Nicholas Vrousalis

Associate Professor, Aarhus Institute of Advanced Studies, Aarhus University, Denmark and Leiden University, The Netherlands.

During his EURIAS fellowship Associate Professor Nicholas Vrousalis will be working on the project 'Freedom and Economic Inequality'

Curriculum Vitae

Selected Publications

Contact information on Nicholas Vrousalis (TBA after commencement on 1 Oct 2018)

Project description

Vrousalis’ research project studies how inequality in income and wealth impact freedom. Conventional wisdom in philosophy and economics holds that mutually consensual and beneficial transactions promote freedom and autonomy. Vrousalis challenges this view, advocating an alternative perspective on freedom.

Suppose your boss offers you a raise in return for cleaning his boots, or that a millionaire offers you thousands of euros in return for a sexual favour, or that a fellow train commuter offers you the only available seat for fifty euros. Vrousalis argues that option-improving proposals, such as these, are bad when and because they make it costly for you to do the right thing for the right reasons. The boss, millionaire, and commuter do not help you respond to the right reasons; instead, they deliberately steer you towards giving a best response to their use of power over you. When might makes right, might corrupts right.
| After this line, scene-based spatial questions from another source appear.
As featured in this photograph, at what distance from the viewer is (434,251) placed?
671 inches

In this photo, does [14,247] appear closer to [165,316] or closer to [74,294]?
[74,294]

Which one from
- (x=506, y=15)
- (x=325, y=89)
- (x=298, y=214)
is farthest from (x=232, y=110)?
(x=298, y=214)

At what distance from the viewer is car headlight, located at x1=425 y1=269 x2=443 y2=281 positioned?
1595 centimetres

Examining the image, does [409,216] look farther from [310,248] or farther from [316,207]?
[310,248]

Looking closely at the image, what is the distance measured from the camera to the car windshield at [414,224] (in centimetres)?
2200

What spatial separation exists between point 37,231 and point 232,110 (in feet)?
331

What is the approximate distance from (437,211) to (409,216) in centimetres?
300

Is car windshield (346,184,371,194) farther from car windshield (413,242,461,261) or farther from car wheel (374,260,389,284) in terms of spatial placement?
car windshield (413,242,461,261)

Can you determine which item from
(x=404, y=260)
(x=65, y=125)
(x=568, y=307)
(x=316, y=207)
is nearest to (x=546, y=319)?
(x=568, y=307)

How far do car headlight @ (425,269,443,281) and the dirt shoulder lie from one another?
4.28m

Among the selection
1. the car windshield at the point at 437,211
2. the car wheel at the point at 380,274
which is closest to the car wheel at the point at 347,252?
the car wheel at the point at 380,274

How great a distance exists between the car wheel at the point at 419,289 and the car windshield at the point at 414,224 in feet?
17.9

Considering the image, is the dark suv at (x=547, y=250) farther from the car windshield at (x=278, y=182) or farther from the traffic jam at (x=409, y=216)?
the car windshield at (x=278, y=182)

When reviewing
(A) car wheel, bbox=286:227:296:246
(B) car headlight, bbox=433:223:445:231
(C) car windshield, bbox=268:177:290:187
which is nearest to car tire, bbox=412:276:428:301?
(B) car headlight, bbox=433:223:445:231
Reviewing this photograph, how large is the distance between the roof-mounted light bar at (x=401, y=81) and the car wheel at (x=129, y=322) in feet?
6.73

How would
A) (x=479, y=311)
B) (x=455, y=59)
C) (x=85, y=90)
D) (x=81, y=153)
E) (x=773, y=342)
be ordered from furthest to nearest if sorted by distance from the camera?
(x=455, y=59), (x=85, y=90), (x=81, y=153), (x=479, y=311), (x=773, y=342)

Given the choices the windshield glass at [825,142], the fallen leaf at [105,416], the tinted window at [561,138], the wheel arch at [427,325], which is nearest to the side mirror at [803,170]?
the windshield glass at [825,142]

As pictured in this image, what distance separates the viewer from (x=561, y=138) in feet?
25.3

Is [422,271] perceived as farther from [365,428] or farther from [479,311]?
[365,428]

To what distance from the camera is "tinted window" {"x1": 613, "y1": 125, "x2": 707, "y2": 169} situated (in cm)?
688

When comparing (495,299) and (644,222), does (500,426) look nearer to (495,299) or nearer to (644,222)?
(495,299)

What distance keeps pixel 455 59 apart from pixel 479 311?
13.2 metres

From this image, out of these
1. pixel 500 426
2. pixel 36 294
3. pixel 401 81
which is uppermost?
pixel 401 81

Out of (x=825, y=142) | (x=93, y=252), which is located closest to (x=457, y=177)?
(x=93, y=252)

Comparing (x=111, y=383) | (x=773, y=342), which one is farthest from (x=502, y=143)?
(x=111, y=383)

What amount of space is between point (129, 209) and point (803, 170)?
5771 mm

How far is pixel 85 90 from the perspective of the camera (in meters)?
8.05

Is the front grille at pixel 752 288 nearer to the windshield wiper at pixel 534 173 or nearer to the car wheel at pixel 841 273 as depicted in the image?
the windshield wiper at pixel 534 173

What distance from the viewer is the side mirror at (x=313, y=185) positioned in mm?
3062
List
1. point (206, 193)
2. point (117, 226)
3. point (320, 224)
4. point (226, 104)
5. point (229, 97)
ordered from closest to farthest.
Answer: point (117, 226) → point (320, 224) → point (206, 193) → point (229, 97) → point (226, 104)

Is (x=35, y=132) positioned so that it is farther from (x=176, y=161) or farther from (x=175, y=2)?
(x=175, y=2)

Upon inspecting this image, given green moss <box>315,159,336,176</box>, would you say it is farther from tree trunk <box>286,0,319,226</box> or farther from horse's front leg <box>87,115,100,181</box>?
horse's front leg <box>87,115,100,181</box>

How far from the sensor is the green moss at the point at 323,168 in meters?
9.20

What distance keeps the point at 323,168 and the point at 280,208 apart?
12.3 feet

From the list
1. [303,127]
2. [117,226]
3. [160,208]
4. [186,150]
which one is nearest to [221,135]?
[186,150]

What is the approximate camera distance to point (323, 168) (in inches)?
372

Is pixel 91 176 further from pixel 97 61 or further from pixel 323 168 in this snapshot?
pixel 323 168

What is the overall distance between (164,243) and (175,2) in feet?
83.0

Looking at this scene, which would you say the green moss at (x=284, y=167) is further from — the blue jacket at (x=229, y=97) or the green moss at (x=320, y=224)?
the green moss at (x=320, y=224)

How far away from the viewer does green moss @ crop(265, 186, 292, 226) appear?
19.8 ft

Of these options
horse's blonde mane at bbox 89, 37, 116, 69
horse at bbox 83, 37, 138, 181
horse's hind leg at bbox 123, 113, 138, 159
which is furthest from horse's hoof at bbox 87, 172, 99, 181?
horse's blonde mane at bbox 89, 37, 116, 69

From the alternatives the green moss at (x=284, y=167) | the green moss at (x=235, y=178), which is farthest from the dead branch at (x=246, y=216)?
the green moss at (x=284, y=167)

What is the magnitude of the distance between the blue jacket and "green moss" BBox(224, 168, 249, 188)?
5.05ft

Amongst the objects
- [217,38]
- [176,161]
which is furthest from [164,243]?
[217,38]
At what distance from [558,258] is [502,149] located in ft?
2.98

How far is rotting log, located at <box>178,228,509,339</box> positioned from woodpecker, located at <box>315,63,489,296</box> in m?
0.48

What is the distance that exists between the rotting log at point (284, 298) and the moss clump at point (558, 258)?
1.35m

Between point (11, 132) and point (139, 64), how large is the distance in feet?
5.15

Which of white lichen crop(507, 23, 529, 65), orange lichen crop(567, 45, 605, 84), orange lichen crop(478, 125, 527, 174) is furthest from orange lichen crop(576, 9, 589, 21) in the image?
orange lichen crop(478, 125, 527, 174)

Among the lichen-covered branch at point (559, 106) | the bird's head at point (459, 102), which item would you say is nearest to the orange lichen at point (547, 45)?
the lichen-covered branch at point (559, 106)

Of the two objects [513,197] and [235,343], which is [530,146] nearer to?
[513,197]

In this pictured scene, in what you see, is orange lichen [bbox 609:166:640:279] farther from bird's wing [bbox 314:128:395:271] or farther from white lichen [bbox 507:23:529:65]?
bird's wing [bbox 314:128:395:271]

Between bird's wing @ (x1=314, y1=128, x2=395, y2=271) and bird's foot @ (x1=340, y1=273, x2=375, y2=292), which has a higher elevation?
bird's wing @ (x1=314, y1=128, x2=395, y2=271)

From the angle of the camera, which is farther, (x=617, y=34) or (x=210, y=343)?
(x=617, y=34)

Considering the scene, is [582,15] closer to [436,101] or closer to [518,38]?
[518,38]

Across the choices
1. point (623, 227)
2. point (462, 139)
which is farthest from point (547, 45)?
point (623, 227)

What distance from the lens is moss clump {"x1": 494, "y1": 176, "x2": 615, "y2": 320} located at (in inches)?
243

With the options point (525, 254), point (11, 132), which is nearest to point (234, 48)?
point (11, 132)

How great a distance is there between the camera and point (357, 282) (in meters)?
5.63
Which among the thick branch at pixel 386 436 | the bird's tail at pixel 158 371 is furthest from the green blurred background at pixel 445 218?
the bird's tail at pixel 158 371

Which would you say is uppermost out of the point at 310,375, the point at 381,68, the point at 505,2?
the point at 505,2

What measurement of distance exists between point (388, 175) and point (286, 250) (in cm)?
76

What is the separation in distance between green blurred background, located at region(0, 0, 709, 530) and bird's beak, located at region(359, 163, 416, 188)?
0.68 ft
By drawing upon recent philosophical debates on freedom and the morality of markets, Vrousalis will study the problem of mutually beneficial mutual subjection, with an eye towards autonomy-enhancing alternatives.

Short bio

Nicholas Vrousalis is Assistant Professor in Political Philosophy at Leiden University and Visiting Associate Professor at Aarhus University. He read economics at Cambridge and received his doctorate in political philosophy from Oxford. His main research areas are distributive ethics, democratic theory, and the critique of political economy. Vrousalis’ work has appeared in Journal of Ethics, Politics Philosophy and Economics, Philosophy and Public Affairs, and Southern Journal of Philosophy.